>> BEGIN INFORMATION PROVIDED

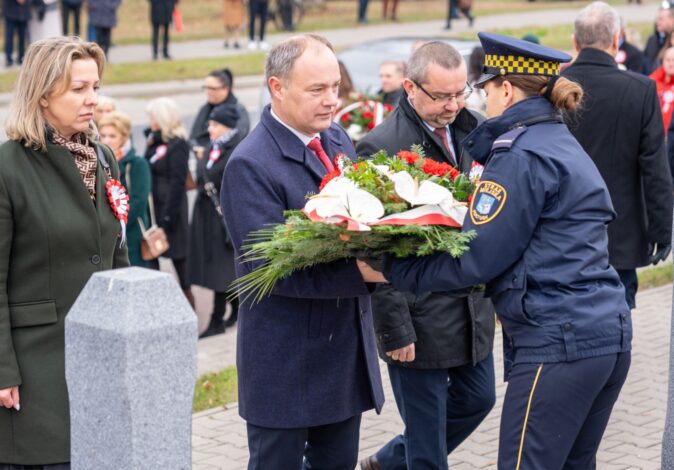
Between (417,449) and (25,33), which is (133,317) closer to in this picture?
(417,449)

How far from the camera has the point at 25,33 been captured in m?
21.6

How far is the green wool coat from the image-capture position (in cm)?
405

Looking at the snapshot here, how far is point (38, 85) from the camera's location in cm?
408

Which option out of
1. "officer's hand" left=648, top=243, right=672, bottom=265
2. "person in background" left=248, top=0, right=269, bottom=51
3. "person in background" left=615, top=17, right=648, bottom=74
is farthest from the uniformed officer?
"person in background" left=248, top=0, right=269, bottom=51

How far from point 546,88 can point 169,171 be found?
5.80m

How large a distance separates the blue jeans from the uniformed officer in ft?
3.04

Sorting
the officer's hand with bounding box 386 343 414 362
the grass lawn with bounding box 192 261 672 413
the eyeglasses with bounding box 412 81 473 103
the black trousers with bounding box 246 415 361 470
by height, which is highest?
the eyeglasses with bounding box 412 81 473 103

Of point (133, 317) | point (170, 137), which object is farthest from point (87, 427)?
point (170, 137)

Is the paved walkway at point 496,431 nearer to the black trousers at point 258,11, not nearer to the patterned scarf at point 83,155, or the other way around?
the patterned scarf at point 83,155

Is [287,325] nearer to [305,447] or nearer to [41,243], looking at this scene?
[305,447]

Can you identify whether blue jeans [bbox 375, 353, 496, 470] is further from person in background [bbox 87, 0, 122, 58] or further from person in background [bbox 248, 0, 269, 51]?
person in background [bbox 248, 0, 269, 51]

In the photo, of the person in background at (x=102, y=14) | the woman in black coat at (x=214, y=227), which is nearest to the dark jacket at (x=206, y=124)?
the woman in black coat at (x=214, y=227)

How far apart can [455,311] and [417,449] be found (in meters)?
0.63

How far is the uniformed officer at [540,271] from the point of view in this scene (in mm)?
3760
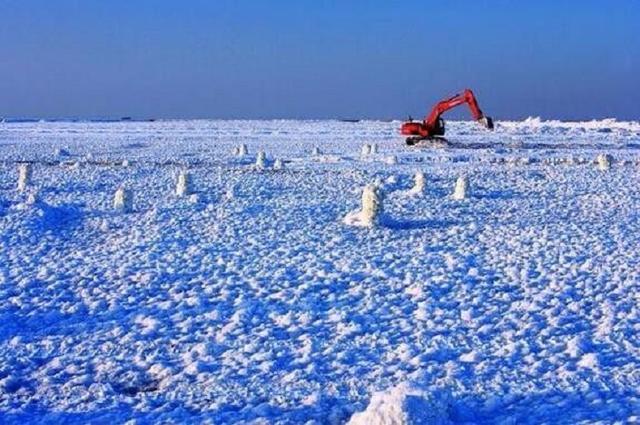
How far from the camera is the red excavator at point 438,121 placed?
39219mm

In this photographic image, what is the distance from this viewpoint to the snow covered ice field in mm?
6180

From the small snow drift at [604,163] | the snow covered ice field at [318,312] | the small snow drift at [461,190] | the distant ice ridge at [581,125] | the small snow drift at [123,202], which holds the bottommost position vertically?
the snow covered ice field at [318,312]

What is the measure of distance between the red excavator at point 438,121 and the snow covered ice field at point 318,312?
21646mm

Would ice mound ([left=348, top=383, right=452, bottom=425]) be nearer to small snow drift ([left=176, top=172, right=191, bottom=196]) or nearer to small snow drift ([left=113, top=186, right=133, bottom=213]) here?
small snow drift ([left=113, top=186, right=133, bottom=213])

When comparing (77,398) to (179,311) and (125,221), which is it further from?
(125,221)

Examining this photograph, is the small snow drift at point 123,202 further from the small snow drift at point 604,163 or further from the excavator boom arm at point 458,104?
the excavator boom arm at point 458,104

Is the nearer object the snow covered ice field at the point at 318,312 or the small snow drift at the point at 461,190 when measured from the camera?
the snow covered ice field at the point at 318,312

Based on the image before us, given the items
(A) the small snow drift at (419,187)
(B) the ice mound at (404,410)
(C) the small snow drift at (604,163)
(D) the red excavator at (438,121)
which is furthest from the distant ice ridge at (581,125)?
(B) the ice mound at (404,410)

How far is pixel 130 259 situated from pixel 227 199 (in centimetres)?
698

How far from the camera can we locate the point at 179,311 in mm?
8734

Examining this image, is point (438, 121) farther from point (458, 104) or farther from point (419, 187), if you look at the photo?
point (419, 187)

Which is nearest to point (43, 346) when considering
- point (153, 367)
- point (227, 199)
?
point (153, 367)

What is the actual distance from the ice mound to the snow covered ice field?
14 mm

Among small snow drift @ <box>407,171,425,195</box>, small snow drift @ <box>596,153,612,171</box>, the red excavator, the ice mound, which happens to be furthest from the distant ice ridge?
the ice mound
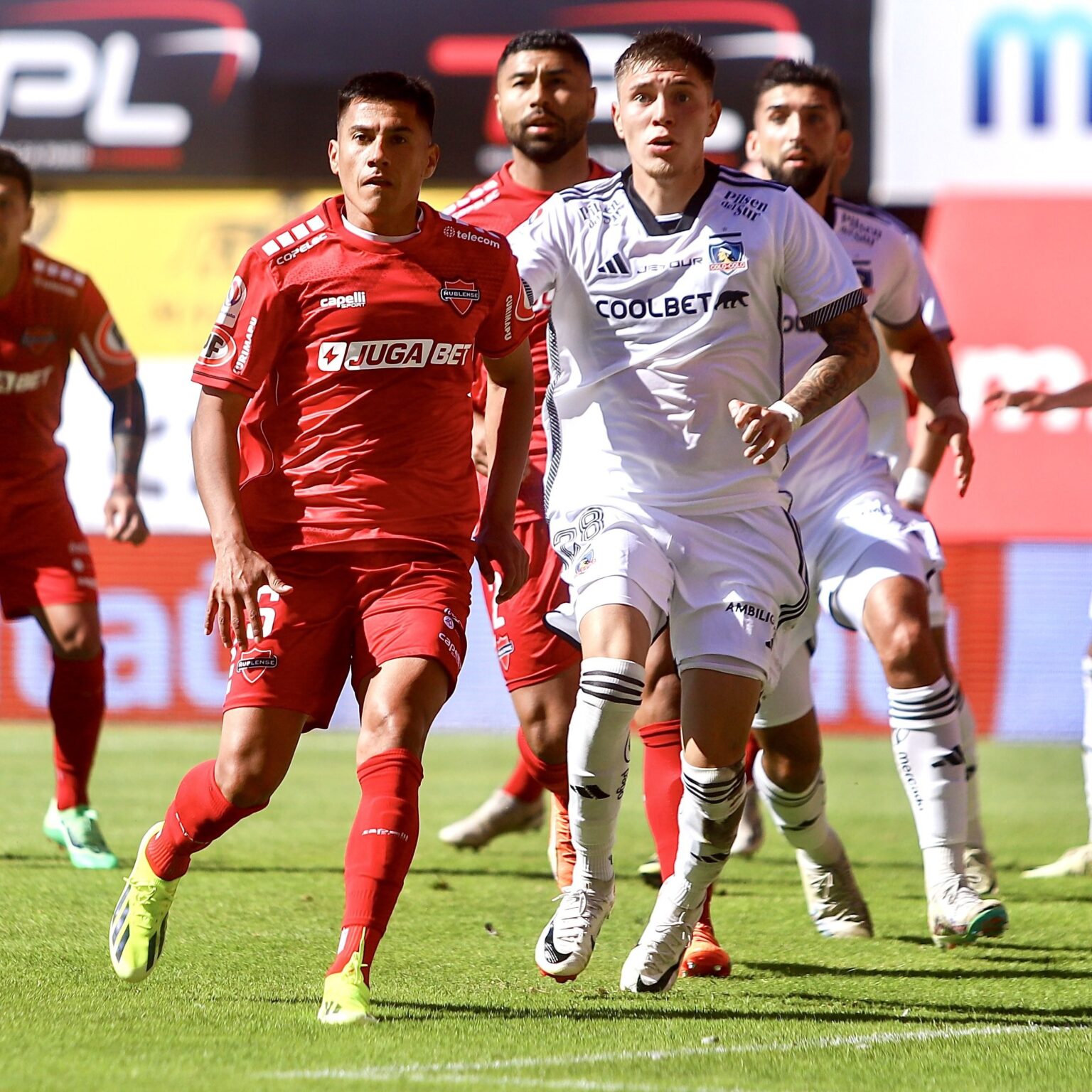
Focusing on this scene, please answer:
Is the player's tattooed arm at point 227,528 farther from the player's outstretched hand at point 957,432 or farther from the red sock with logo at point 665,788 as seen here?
the player's outstretched hand at point 957,432

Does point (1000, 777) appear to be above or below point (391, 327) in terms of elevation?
below

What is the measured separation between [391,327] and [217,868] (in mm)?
3076

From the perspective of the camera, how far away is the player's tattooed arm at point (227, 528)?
165 inches

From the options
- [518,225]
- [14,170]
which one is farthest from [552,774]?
[14,170]

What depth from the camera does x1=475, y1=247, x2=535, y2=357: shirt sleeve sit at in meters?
4.69

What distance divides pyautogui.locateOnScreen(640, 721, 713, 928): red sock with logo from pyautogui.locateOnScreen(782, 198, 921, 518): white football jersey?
3.36 ft

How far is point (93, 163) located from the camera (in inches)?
621

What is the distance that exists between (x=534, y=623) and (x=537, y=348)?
2.92 ft

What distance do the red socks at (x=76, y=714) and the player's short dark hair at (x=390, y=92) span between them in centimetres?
321

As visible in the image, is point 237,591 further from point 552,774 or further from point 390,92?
point 552,774

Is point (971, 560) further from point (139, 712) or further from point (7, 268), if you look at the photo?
point (7, 268)

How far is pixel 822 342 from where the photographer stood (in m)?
5.98

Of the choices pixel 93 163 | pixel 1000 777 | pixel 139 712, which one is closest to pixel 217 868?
pixel 1000 777

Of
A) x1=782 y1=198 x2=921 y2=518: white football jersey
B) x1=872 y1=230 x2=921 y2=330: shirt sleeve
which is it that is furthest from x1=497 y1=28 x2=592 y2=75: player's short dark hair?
x1=872 y1=230 x2=921 y2=330: shirt sleeve
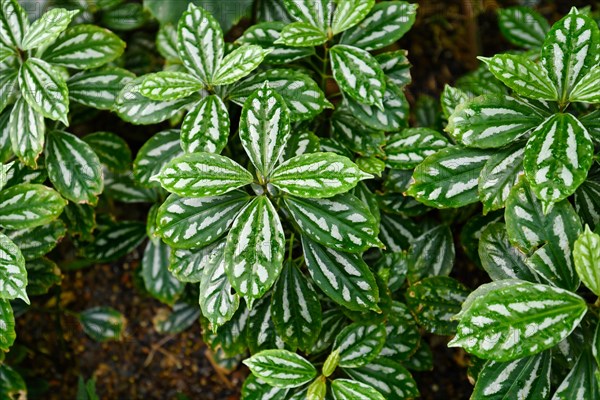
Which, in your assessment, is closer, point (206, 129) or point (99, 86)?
point (206, 129)

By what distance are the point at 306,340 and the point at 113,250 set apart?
2.62 feet

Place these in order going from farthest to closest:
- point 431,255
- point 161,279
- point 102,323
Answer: point 102,323
point 161,279
point 431,255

>> END INFORMATION PROVIDED

TASK DETAILS:
Write out the records above exactly as they stand, leaving out every picture.

ANSWER TO THE EXERCISE:
Between (417,449) and (25,33), which is (133,317) closer to in this picture?
(417,449)

How far from the camera has the point at 25,33 been captured in m?
21.6

How far is the green wool coat from the image-capture position (in cm)?
405

Looking at the snapshot here, how far is point (38, 85) from the camera's location in cm?
408

Which option out of
1. "officer's hand" left=648, top=243, right=672, bottom=265
2. "person in background" left=248, top=0, right=269, bottom=51
3. "person in background" left=615, top=17, right=648, bottom=74
is farthest from the uniformed officer?
"person in background" left=248, top=0, right=269, bottom=51

How far from point 546,88 can point 169,171 be found?
5.80m

How large a distance separates the blue jeans from the uniformed officer in ft?
3.04

Sorting
the officer's hand with bounding box 386 343 414 362
the grass lawn with bounding box 192 261 672 413
the eyeglasses with bounding box 412 81 473 103
the black trousers with bounding box 246 415 361 470
by height, which is highest?
the eyeglasses with bounding box 412 81 473 103

Of point (133, 317) | point (170, 137), which object is farthest from point (87, 427)?
point (170, 137)

Is the paved walkway at point 496,431 nearer to the black trousers at point 258,11, not nearer to the patterned scarf at point 83,155, or the other way around?
the patterned scarf at point 83,155

Is [287,325] nearer to [305,447] or nearer to [41,243], looking at this scene?
[305,447]

Can you identify whether blue jeans [bbox 375, 353, 496, 470] is further from person in background [bbox 87, 0, 122, 58] or further from person in background [bbox 248, 0, 269, 51]?
person in background [bbox 248, 0, 269, 51]

In the photo, of the person in background at (x=102, y=14) | the woman in black coat at (x=214, y=227), which is nearest to the dark jacket at (x=206, y=124)?
the woman in black coat at (x=214, y=227)

How far apart can [455,311] and [417,449] be found (in meters)?
0.63

How far is the uniformed officer at [540,271] from the point of view in this scene (in mm)?
3760
How far from the camera is the red excavator at point 438,121 placed?
39219mm

In this photographic image, what is the distance from this viewpoint to the snow covered ice field in mm?
6180

From the small snow drift at [604,163] | the snow covered ice field at [318,312] | the small snow drift at [461,190] | the distant ice ridge at [581,125] | the small snow drift at [123,202], which holds the bottommost position vertically?
the snow covered ice field at [318,312]

What is the measure of distance between the red excavator at point 438,121 and the snow covered ice field at point 318,312?
21646mm

Would ice mound ([left=348, top=383, right=452, bottom=425]) be nearer to small snow drift ([left=176, top=172, right=191, bottom=196]) or nearer to small snow drift ([left=113, top=186, right=133, bottom=213]) here?
small snow drift ([left=113, top=186, right=133, bottom=213])

When comparing (77,398) to (179,311) and (125,221), which is it further from?
(125,221)

Examining this photograph, is the small snow drift at point 123,202 further from the small snow drift at point 604,163 or further from the excavator boom arm at point 458,104?
the excavator boom arm at point 458,104

Is the nearer object the snow covered ice field at the point at 318,312 or the small snow drift at the point at 461,190 when measured from the camera?
the snow covered ice field at the point at 318,312

Based on the image before us, given the items
(A) the small snow drift at (419,187)
(B) the ice mound at (404,410)
(C) the small snow drift at (604,163)
(D) the red excavator at (438,121)
which is furthest from the distant ice ridge at (581,125)?
(B) the ice mound at (404,410)

How far is pixel 130 259 situated from pixel 227 199 (in centimetres)?
698

How far from the camera can we locate the point at 179,311 in mm?
8734

Examining this image, is point (438, 121) farther from point (458, 104) or farther from point (419, 187), if you look at the photo?
point (419, 187)

Which is nearest to point (43, 346) when considering
- point (153, 367)
- point (227, 199)
?
point (153, 367)

What is the actual distance from the ice mound to the snow covered ice field?
14 mm

Among small snow drift @ <box>407,171,425,195</box>, small snow drift @ <box>596,153,612,171</box>, the red excavator, the ice mound, which happens to be furthest from the distant ice ridge?
the ice mound
Focusing on this scene, please answer:
Is the player's tattooed arm at point 227,528 farther from the player's outstretched hand at point 957,432 or farther from the red sock with logo at point 665,788 as seen here?
the player's outstretched hand at point 957,432

Does point (1000, 777) appear to be above or below point (391, 327) in terms of elevation?
below

What is the measured separation between [391,327] and [217,868] (in mm)?
3076

From the perspective of the camera, how far away is the player's tattooed arm at point (227, 528)?
165 inches

From the options
- [518,225]
- [14,170]
which one is farthest from [552,774]?
[14,170]

What depth from the camera does x1=475, y1=247, x2=535, y2=357: shirt sleeve sit at in meters?
4.69

What distance divides pyautogui.locateOnScreen(640, 721, 713, 928): red sock with logo from pyautogui.locateOnScreen(782, 198, 921, 518): white football jersey?
3.36 ft

How far is point (93, 163) located from the camera (in inches)?
621

What is the distance that exists between (x=534, y=623) and (x=537, y=348)?
2.92 ft

What distance do the red socks at (x=76, y=714) and the player's short dark hair at (x=390, y=92) span between them in centimetres?
321

As visible in the image, is point 237,591 further from point 552,774 or further from point 390,92?
point 552,774

Is point (971, 560) further from point (139, 712) or further from point (7, 268), if you look at the photo?
point (7, 268)

How far is pixel 822 342 from where the photographer stood (in m)?
5.98

Of the choices pixel 93 163 | pixel 1000 777 | pixel 139 712, which one is closest to pixel 217 868?
pixel 1000 777

Of
A) x1=782 y1=198 x2=921 y2=518: white football jersey
B) x1=872 y1=230 x2=921 y2=330: shirt sleeve
which is it that is furthest from x1=497 y1=28 x2=592 y2=75: player's short dark hair?
x1=872 y1=230 x2=921 y2=330: shirt sleeve
Which, in your assessment, is closer, point (206, 129) or point (99, 86)?
point (206, 129)

By what distance are the point at 306,340 and the point at 113,250 set apart?
2.62 feet

Place these in order going from farthest to closest:
- point 431,255
- point 161,279
- point 102,323
Answer: point 102,323
point 161,279
point 431,255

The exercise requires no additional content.